A Solution to Silicon Valley’s Woman Problem: Hire More ‘Girls’

A new parody flips the tech industry’s notorious gender gap.
Apr 3, 2015·
Jennifer Swann is TakePart’s culture and lifestyle reporter.

The gender imbalance on the HBO show Silicon Valley is about as egregious as it is in the real Northern California tech industry it lampoons.

That gender gap is a thing of the past in a new parody video that reimagines what the show might look like if it were recast with women—specifically, the struggling millennial ladies of the HBO show Girls.

In Girls of Silicon Valley, created by the all-female sketch comedy quartet JustBoobs, Hannah (played by Stephanie Carrie) might have developed the code of her generation—or at least, a generation. After being encouraged by the wine-swilling, heavy-accented Jessa (Kate McDaniel), Hannah develops a digital project based on her own life and pitches it to a tech company, which is represented by a diverse mixed-gender team.

The scene mimics the pilot of Girls, when Hannah begs her parents for $1,100 a month for the next two years to finish her book—a reasonable request, in her mind, but one that her parents ultimately decline. Except in Girls of Silicon Valley, she is met with rounds of competitive funding offers from Silicon Valley venture capitals—all of whom are women. (It’s wishful thinking: 97 percent of venture capital partners are male, down 1 percent from two decades ago.)

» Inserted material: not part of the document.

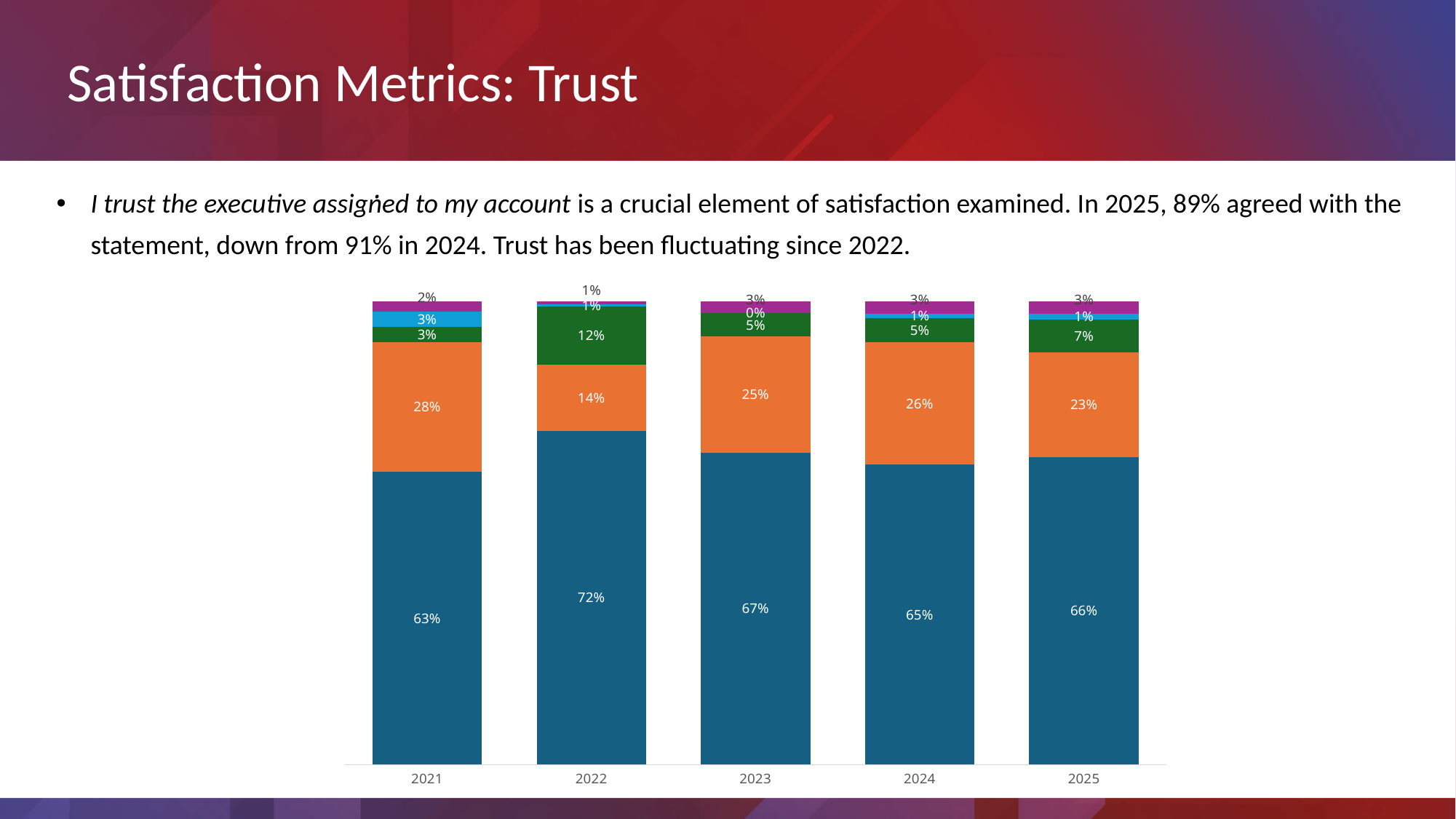
Which year has the highest value for the bottom (dark blue) segment? 2022 What is the value of the bottom (dark blue) segment for 2022? 72% What is the combined total of the bottom (dark blue) and orange segments for 2024? 91% Which year has the lowest value for the orange segment? 2022 What is the value of the green segment for 2022? 12% What is the difference between the bottom (dark blue) segment values for 2022 and 2021? 9% Which year has the lowest value for the bottom (dark blue) segment? 2021 What type of chart is shown on the slide? Stacked bar chart How many years are shown along the x axis of the chart? 5 What is the value of the orange segment for 2021? 28% What is the value of the bottom (dark blue) segment for 2025? 66% Is the orange segment larger for 2024 or for 2025? 2024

Even with its feminist humor and spot-on spoof of Girls—“I don’t like women telling other women what to code or how to code or when to code it,” Jessa says—the parody doesn’t stray far from the reality of the situation. After one venture capitalist offers Hannah a whopping $10 million, she adds, as a caveat, “At 70 cents on the dollar, because you’re a woman.”

On average, American women make 77 cents for every dollar their male counterparts earn, according to the White House. In the Silicon Valley region of California, males with a bachelor’s degree or higher make 40 percent to 73 percent more than women with the same level of education, according to the 2014 Silicon Valley Index report.